Plaintiffs filed a class action against Wal-Mart alleging violations of Title VII of the Civil Rights Act of 1964; specifically, the class action complaint alleged that Wal-Mart discriminates against its female employees. Dukes v. Wal-Mart Stores, Inc., ___ F.3d ___ (9th Cir. April 26, 2010) [Slip Opn., at 6137, 6146]. According to the allegations underlying the class action complaint (originally filed in 2004), Wal-Mart discriminated against women employees in violation of Title VII of the 1964 Civil Rights Act because “women employed in Wal-Mart stores: (1) are paid less than men in comparable positions, despite having higher performance ratings and greater seniority; and (2) receive fewer—and wait longer for—promotions to in-store management positions than men.” Id., at 6147. The class action complaint sought to represent a nationwide class on the grounds “that Wal-Mart’s strong, centralized structure fosters or facilitates gender stereotyping and discrimination, that the policies and practices underlying this discriminatory treatment are consistent throughout Wal-Mart stores, and that this discrimination is common to all women who work or have worked in Wal-Mart stores.” Id. The proposed class included “women employed in a range of Wal-Mart positions, from part-time entry-level hourly employees to salaried managers.” Id. Plaintiffs’ counsel moved the district court to certify the litigation as a class action, defined as “All women employed at any Wal-Mart domestic retail store at any time since December 26, 1998 who have been or may be subjected to Wal-Mart’s challenged pay and management track promotions policies and practices.” Id., at 6148. Defense attorneys opposed class certification and stressed that the proposed class would consist of as many as 1.5 million current and former employees who worked at 3,400 stores in 41 regions. Id., at 6148 and n.3. The district court granted the motion and certified the litigation as a class action, id., at 6146-47. The Ninth Circuit affirmed. The Circuit Court opinion is quite lengthy, so we simply “hit the highlights” in this article. Defense attorneys may contact the author of the Blog for a more detailed discussion of the case.

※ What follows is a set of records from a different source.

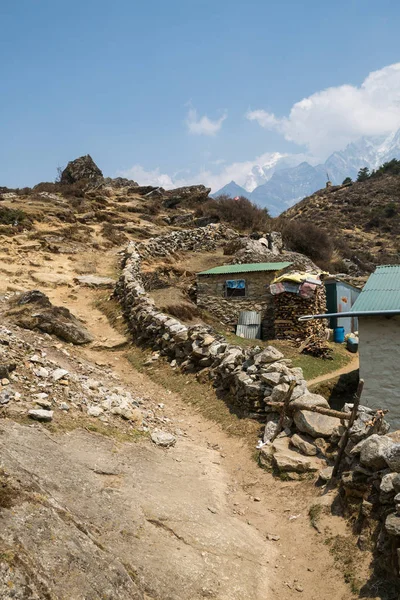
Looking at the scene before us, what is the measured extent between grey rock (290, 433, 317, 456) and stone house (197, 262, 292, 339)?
13.1 metres

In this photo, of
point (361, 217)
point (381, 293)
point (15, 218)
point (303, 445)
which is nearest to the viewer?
point (303, 445)

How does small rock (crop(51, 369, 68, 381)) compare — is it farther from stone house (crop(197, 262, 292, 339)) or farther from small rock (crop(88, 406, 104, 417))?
stone house (crop(197, 262, 292, 339))

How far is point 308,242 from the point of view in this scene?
37312 mm

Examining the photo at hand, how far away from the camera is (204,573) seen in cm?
513

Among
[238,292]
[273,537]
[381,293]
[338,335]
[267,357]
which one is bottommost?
[273,537]

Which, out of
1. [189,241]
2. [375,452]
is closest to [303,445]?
[375,452]

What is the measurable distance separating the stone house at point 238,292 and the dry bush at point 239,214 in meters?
17.6

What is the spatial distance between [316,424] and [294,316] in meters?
12.3

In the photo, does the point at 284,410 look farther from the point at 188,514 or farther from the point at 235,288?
the point at 235,288

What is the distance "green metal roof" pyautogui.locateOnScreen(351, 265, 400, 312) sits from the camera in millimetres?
11906

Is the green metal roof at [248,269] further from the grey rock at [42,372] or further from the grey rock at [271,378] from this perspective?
the grey rock at [42,372]

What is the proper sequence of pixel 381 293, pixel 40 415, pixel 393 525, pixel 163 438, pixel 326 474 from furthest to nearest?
pixel 381 293, pixel 163 438, pixel 326 474, pixel 40 415, pixel 393 525

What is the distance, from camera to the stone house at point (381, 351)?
11281 mm

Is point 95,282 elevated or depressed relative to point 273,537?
elevated
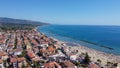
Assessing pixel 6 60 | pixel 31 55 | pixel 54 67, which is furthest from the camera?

The Ninth Circuit spent a considerable amount of time discussing the standard governing district court consideration of class certification under Rule 23 and clarified the “proper standard of Rule 23 adjudication.” See Dukes, at 6149-83. This analysis includes a discussion, and rejection, of the dissent’s “significant proof” standard. See id., at 6177-83. The Circuit Court then turned to the merits of the Rule 23 analysis, beginning with Rule 23(a)(1)’s numerosity requirement, which was not contested given the enormous size of the class. Id., at 6185. The Court also found that Wal-Mart had not waived its right to object to Rule 23(a)(3)’s typicality requirement, see id., at 6209-10, but concluded that the district court did not err in finding that the named-plaintiffs’ claims were sufficiently typical of those of the class: “Even though individual employees in different stores with different managers may have received different levels of pay or may have been denied promotion or promoted at different rates, because the discrimination they claim to have suffered occurred through alleged common practices—e.g., excessively subjective decision making in a corporate culture of uniformity and gender stereotyping—the district court did not abuse its discretion by finding that their claims are sufficiently typical to satisfy Rule 23(a)(3).” Id., at 6210. Moreover, “because all female employees faced the same alleged discrimination, the lack of a class representative for each management category does not undermine Plaintiffs’ certification goal.” Id., at 6211. And the Ninth Circuit found no difficulty in finding that the adequacy of representation test in Rule 23(a)(4) had been met. Id., at 6212.